Beleidigung, gefährliche Körperverletzung und versuchter Totschlag: Die Vorwürfe gegen einen 27-jährigen Ludwigshafener und dessen 21-jährige Ex-Freundin wiegen schwer. Das Duo soll im März 2021 einen Mann im Streit mit Messerstichen lebensgefährlich verletzt haben. Zum Prozessauftakt vor dem Landgericht Frankenthal zeigten sich die Angeklagten weitgehend geständig.
Eine „Standard-Schlägerei“ sei es zunächst gewesen, sagte das Opfer zum Beginn des Verfahrens vor der 7. Strafkammer. Die Frage des Vorsitzenden Alexander Melahn, wie lange eine solche Auseinandersetzung denn dauere, wusste der heute 20-Jährige klar zu beantworten: „Faustregel: länger als eine Minute“. Dass am Ende nicht nur die Fäuste flogen, hatte für den gebürtigen Koblenzer drastische Folgen: Einstiche in Oberkörper und rückseitigen Thoraxbereich verletzten Lunge und Milz, von einem fünf Zentimeter tiefen Stichkanal sprach die Staatsanwaltschaft. Mit einer Notoperationretteten Ärzte sein Leben. Noch heute, zwei Jahre nach dem Geschehen vom 12. März 2021, leidet der Mann beträchtlich: „Mein Körper ist sehr vernarbt, das Hinsetzen und selbst das Anziehen des Gürtels tut weh“, berichtete der zur Tatzeit 18-Jährige. Die seelische Belastung war ihm beim Auftritt als Zeuge anzumerken. Seine neu begonnene Ausbildung abzuschließen, ist erklärtes Ziel.
Verletzte Ehre
Vorangegangen ist dem tragischen Geschehen eine Kette von Ereignissen, deren Ursache in „verletzter Ehre“ liegt. Zusammen mit einem Freund habe das spätere Opfer am Tag vor dem Messerangriff auf einer Parkbank gesessen, als der Angeklagte mit seiner Mutter vorbeigelaufen sei. Deren Frage „Was muckst du?“ habe er in ähnlich „respektloser“ Weise erwidert. Daraufhin sei die Situation am Bürgermeister-Krafft-Platz nach übereinstimmender Schilderung erstmals eskaliert: Um die Ehre der Mutter zu verteidigen, habe der damals 25-jährige Deutsch-Türke zwei Mal mit der Faust auf das linke Auge des Geschädigten geschlagen, der sich zuvor noch entschuldigt hatte. Nun sei auch dessen Mutter beleidigt worden, was das Opfer wiederum nicht auf sich sitzen ließ.

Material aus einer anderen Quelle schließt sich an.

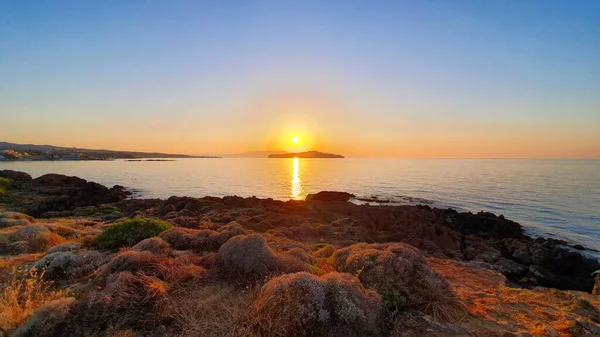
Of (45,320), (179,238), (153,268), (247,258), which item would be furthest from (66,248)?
(247,258)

So traf man sich am nächsten Abend an gleicher Stelle – zufällig. Fünf Bekannte des 18-Jährigen hielten sich im Hintergrund, während dieser mit seiner Mutter telefonierte und vom 25-Jährigen eine Entschuldigung verlangte. Daraufhin sei es zu dem als „Standard-Schlägerei“ beschriebenen Gerangel gekommen, in dessen Folge der Angeklagte das Mobiltelefon weggeschlagen habe und selbst zu Boden gegangen sei.

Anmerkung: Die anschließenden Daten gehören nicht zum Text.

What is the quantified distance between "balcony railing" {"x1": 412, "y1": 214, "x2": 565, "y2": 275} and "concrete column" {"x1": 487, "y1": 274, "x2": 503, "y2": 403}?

Die Gruppe habe ihn „verprügelt“, behauptete der Ludwigshafener, der eine Ausbildung zum Einzelhandelskaufmann absolviert. Nur eine Stunde später eskalierte die Lage dann völlig: Als sich der 18-Jährige auf dem Gelände der Brüder-Grimm-Schule befand, sei der Angeklagte aufgetaucht. Mit dabei: die damalige Freundin, zur Tatzeit 19, weswegen vor der Jugendkammer verhandelt wird. Ein Einhandmesser habe sie ihm vor das Gesicht gehalten, erzählte der Geschädigte, woraufhin er die Frau weggestoßen habe – die ihrerseits damit begonnen habe, auf ihn einzustechen.

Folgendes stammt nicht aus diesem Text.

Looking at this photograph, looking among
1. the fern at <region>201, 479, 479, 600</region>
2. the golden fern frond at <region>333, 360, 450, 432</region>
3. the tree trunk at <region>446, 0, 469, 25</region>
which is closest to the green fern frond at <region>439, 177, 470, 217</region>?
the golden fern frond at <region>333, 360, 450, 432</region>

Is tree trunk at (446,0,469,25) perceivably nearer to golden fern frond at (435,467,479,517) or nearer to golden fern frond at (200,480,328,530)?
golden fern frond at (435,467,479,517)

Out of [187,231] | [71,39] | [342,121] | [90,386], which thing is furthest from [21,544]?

Der Kampfhund, den die Mutter des Angeklagten mitgebracht hatte, sei deren Aufforderung zum Zubeißen zum Glück nicht gefolgt. Dafür habe nun der 25-Jährige ebenfalls zum Messer gegriffen und dem Opfer die verhängnisvollen Stiche zugefügt. Die Angeklagten, die mehrfach vorbestraft sind und sich zu keiner Zeit in Untersuchungshaft befanden, bestreiten jeglichen Tötungsvorsatz. Eine erste Entschädigungszahlung im Rahmen des Täter-Opfer-Ausgleichs haben sie geleistet. Der Prozess wird am 17. Januar fortgesetzt.